La gran novedad de nuestra época post-política del "fin de la ideología" es la radical despolitización de la esfera de la economía: el modo en que funciona la economía (la necesidad de reducir el gasto social, etc.) se acepta como una simple imposición del estado objetivo de las cosas. Mientras persista esta esencial despolitización de la esfera económica, sin embargo, cualquier discurso sobre la participación activa de los ciudadanos, sobre el debate público como requisito de la decisión colectiva responsable, etc. quedará reducido a una cuestión "cultural" en tomo a diferencias religiosas, sexuales, étnicas o de estilos de vida alternativos y no podrá incidir en las decisiones de largo alcance que nos afectan a todos. La única manera de crear una sociedad en la que las decisiones de alcance y de riesgo sean fruto de un debate público entre todos los interesados, consiste, en definitiva, en una suerte de radical limitación de la libertad del capital, en la subordinación del proceso de producción al control social, esto es, en una radical re-politización de la economía.

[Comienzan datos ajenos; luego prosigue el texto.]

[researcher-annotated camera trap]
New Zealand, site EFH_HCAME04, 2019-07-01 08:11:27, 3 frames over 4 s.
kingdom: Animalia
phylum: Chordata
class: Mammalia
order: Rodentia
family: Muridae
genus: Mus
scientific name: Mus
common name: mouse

Si el problema de la post-política (la "gestión de los asuntos sociales") está en que tiende a limitar cada vez más las posibilidades del verdadero acto político. esta limitación se debe directamente a la despolitización de la economía, a la idea generalizada de que el capital y los mecanismos del mercado son instrumentos/procedimientos neutros que hay que aprovechar. Se entiende entonces por qué la actual post-política no consigue alcanzar la dimensión verdaderamente política de la universalidad: excluye sigilosamente de la politización la esfera de la economía. El ámbito de las relaciones capitalistas del mercado global es el Otro Escenario de la llamada re-politización de la sociedad civil defendida por los partidarios de la "política identitaria" y de las formas postmodernas de politización: toda esa proliferación de nuevas formas políticas en torno a cuestiones particulares (derechos de los gays, ecología, minorías étnicas...), toda esa incesante actividad de las identidades fluidas y mutables, de la construcción de múltiples coaliciones ad hoc, etc.: todo eso tiene algo de falso y se acaba pareciendo al neurótico obsesivo que habla sin parar y se agita continuamente precisamente para asegurarse que algo -lo que de verdad importa-no se manifieste, se quede quieto. De ahí que, en lugar de celebrar las nuevas libertades y responsabilidades hechas posibles por la "segunda modernidad", resulte mucho más decisivo centrarse en lo que sigue siendo igual en toda esta fluida y global reflexividad, en lo que funciona como verdadero motor de este continuo fluir: la lógica inexorable del capital. La presencia espectral del capital es la figura del gran Otro, que no sólo sigue operando cuando se han desintegrado todas las manifestaciones tradicionales del simbólico gran Otro, sino que incluso provoca directamente esa desintegración: lejos de enfrentarse al abismo de su libertad, es decir, cargado con una responsabilidad que ninguna Tradición o Naturaleza puede aligerar, el sujeto de nuestros días está, quizás como nunca antes, atrapado en una compulsión inexorable que, de hecho, rige su vida.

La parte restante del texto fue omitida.